The weekend train to Modi’in was crowded. I could not find a seat. I stood in the aisle and held tightly onto my suitcase. Suddenly a man in his early fifties with a tanned face told his teenage son to stand up and relinquish his seat. The son was reluctant to obey his father. “It’s not necessary,” I said. “I’m all right.” The father repeated his command. “Get up!”
Slowly the boy rose to his feet. As I sat down, I made sure that I exhaled a loud groan from my chest to justify the father’s order, sounding like I really needed a seat. This caught the attention of a young soldier standing in the aisle with one of his army shoes restraining the wheels of a baby carriage. He kept staring at me. And when the father and son soon exited the train at the airport station to catch a flight to Bucharest, the soldier immediately sat down beside me and began to relate the story of his life.
He was born into an ultra-orthodox Haredi family of twelve children, he said, but he broke away from Jewish practice and chose a military career. Then he fell in love with a young woman that he wanted to marry, but his father said, “You’re not ready to marry! You’re too young! You have no job! I won’t come to the wedding or support you in any way!”
The distraught son sought counsel from a rabbi, who unfortunately agreed with the dad. So he consulted a secular therapist who said he should marry the girl even if the father would not attend the wedding. And that’s what happened.
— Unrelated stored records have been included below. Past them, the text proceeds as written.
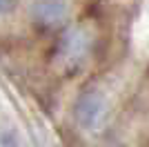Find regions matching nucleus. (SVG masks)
<instances>
[{
  "mask_svg": "<svg viewBox=\"0 0 149 147\" xmlns=\"http://www.w3.org/2000/svg\"><path fill=\"white\" fill-rule=\"evenodd\" d=\"M91 47H93V38L87 27H82V24L69 27L60 36V40H58L56 60L65 69H78L89 58Z\"/></svg>",
  "mask_w": 149,
  "mask_h": 147,
  "instance_id": "f257e3e1",
  "label": "nucleus"
},
{
  "mask_svg": "<svg viewBox=\"0 0 149 147\" xmlns=\"http://www.w3.org/2000/svg\"><path fill=\"white\" fill-rule=\"evenodd\" d=\"M13 7H16V0H0V18L9 16L13 11Z\"/></svg>",
  "mask_w": 149,
  "mask_h": 147,
  "instance_id": "20e7f679",
  "label": "nucleus"
},
{
  "mask_svg": "<svg viewBox=\"0 0 149 147\" xmlns=\"http://www.w3.org/2000/svg\"><path fill=\"white\" fill-rule=\"evenodd\" d=\"M31 18L36 27L45 31L60 29L69 18V2L67 0H36L31 7Z\"/></svg>",
  "mask_w": 149,
  "mask_h": 147,
  "instance_id": "7ed1b4c3",
  "label": "nucleus"
},
{
  "mask_svg": "<svg viewBox=\"0 0 149 147\" xmlns=\"http://www.w3.org/2000/svg\"><path fill=\"white\" fill-rule=\"evenodd\" d=\"M107 114H109V107H107V100L102 98L100 92H85L76 100L74 107L76 123L87 132H96L98 127H102L107 120Z\"/></svg>",
  "mask_w": 149,
  "mask_h": 147,
  "instance_id": "f03ea898",
  "label": "nucleus"
}]
</instances>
But thereafter his wife suffered six miscarriages, and the doctors said they should not try again. “Always use contraceptives!” they said. So the couple used contraceptives. Nevertheless, the wife got pregnant again, and this time she didn’t miscarry. They had a son, and eleven months later another son, who was now asleep in the baby carriage.
I was happy for the soldier and told him so, but why had he chosen me to tell his story. The disobedience on the train of that teenage son to his father may have triggered the soldier’s memory of his own disobedience to his dad, but I still felt there was something more to it. I felt like I was his dad now, who forgave him, reason enough for my Aliyah.